Your objective: Reproduce the forum thread on scribing gouges word for word, taking everything from "The other gouge" down to "up then Rob?".

# Scribing Gouges



## woodbloke (13 Nov 2008)

Got a project coming up where I'm going to need scribing gouge(s) of various sizes. Martin the Woodkateer kindly let me have one that I've re-handled in some English Walnut and then re-ground. I don't know if you've ever tried to re-grind one of these things, but they're fiendishly difficult :x I used a Proxxon mini-drill fitted with a conical wheel for the primary grind and then a smaller one to put on a bevel. I then polished the bevel with felt wheel with a bit of Jewelers Rouge on it, the backs were kept dead flat and finished on the Spyderco:







The other gouge in the pic is one that I picked up from PFT yesterday that was 'orribly mangled...I ground if flat and square on the Tormek last night. I've got to sort it out at the weekend and also make a new handle for it - Rob


----------



## Waka (13 Nov 2008)

What project you got coming up then Rob?


----------



## bugbear (13 Nov 2008)

woodbloke":26phq8i1 said:


> Got a project coming up where I'm going to need scribing gouge(s) of various sizes.



Word of warning; normal gouges can be reground into scribing gouges.

But some (much) older gouges are laminated, and are only hard on the original cutting surface of the tool... which makes the cutting edge of the reground tool a bit soft.

BugBear


----------



## AndyT (13 Nov 2008)

Raw data:

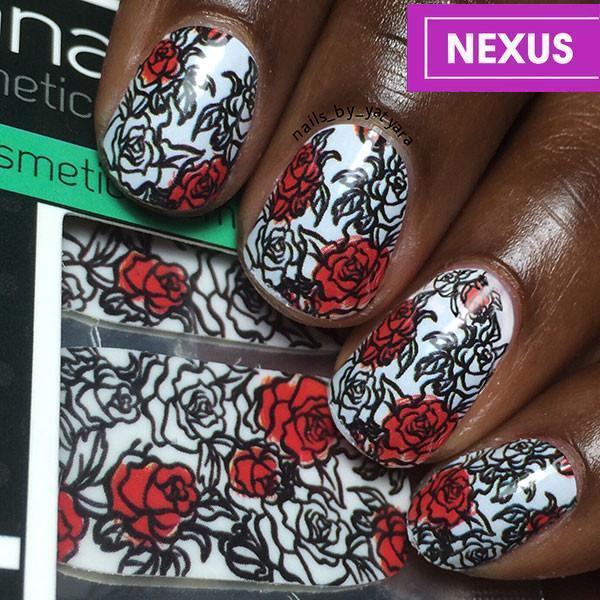 Paint the Roses Red-Nail Wraps-Espionage Cosmetics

Task answer:
The other gouge in the pic is one that I picked up from PFT yesterday that was 'orribly mangled...I ground if flat and square on the Tormek last night. I've got to sort it out at the weekend and also make a new handle for it - Rob


----------



## Waka (13 Nov 2008)

What project you got coming up then Rob?